The VLBI network was set up to plumb the depths of the distant universe, the farthest objects of which are quasars, giant galactic cores that blast radio waves and X-rays across billions of light years. Because they are so far away, quasars appear to receivers on Earth almost stationary, so astronomers use them as a fixed frame of reference. Using radio antennas to pick up signals from quasars, scientists can monitor the rotation of Earth with great precision.
Here’s how they do it: Using atomic clocks, geodetic researchers measure the slight time differences between the arrival of a quasar’s signals at several widely separated radio telescopes. The delays in arrival times change as the Earth rotates. Knowing the fixed positions of the telescopes and the changes in the time differences makes it possible to calculate the rate of the Earth’s rotation.
The Jet Propulsion Laboratory needs to keep a close eye on Earth’s rotation because it uses tracking measurements taken by telescopes located on the rotating Earth to help spacecraft navigate around the solar system. That’s why the lab has a geophysicist—Richard Gross—among its astrophysicists.
Because Earth’s movements are so unpredictable, atomic clockmakers can’t helpfully pre-program leap seconds into new clocks. Nobody knows about the next one more than six months in advance.
What timekeepers do know is that the number and frequency of leap seconds required can only increase. “My guess is that we may need more than one in five or 10 years,” says Bill Klepczynski, the former director of time at the U.S. Naval Observatory, “but nobody knows for sure.” The growing complexity of electrical transmission, broadcast, Internet, and telephone systems, all of which rely on precise synchronization, makes frequent insertions risky. The 2005 leap second revealed a programming problem at the Swiss time-broadcasting station HBG, and some “network time protocol” servers on the Internet suffered computer hiccups. Such dangers have prompted several scientific organizations, including the U.S. Naval Observatory, to recommend that leap seconds be discontinued.
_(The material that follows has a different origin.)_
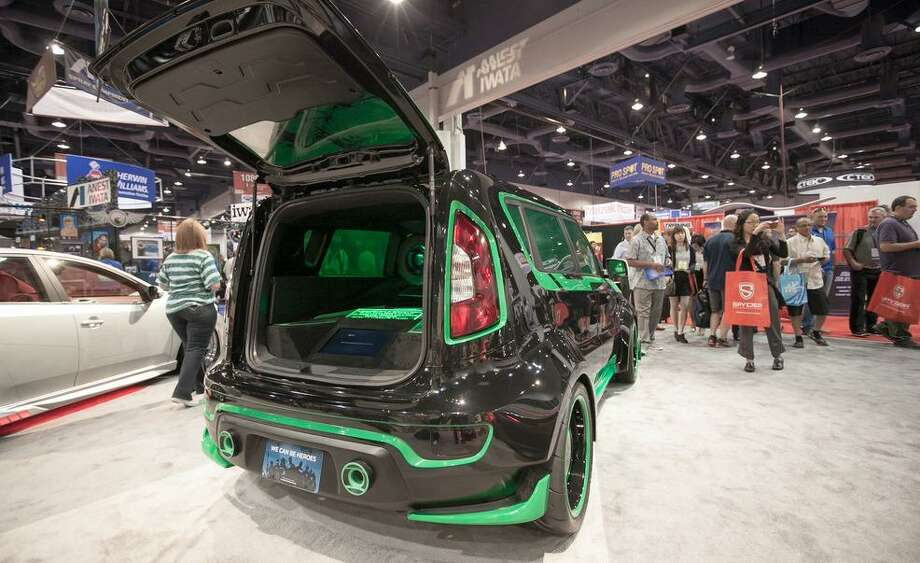 Green Lantern Kia Soul Photo: Car&Driver.com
Others believe that leap seconds should no longer be inserted in the broadcast time scale, to which society’s sensitive machines are tuned, but should continue to be inserted in global civil time. Observatories, which rely on UTC when steering automated telescopes, have joined to fight off a proposal from anti-leap-seconders to drop the leap second and make a change only every 600 to 900 years, by inserting a full hour instead. “Civil time that tracks the sun means that we keep a conventional meaning of time that is consistent with all of human history,” argues researcher Steve Allen of the University of California’s Lick Observatory. In any case international discussions about changing time take lots of time, so leap seconds are in our future through 2019 and probably longer.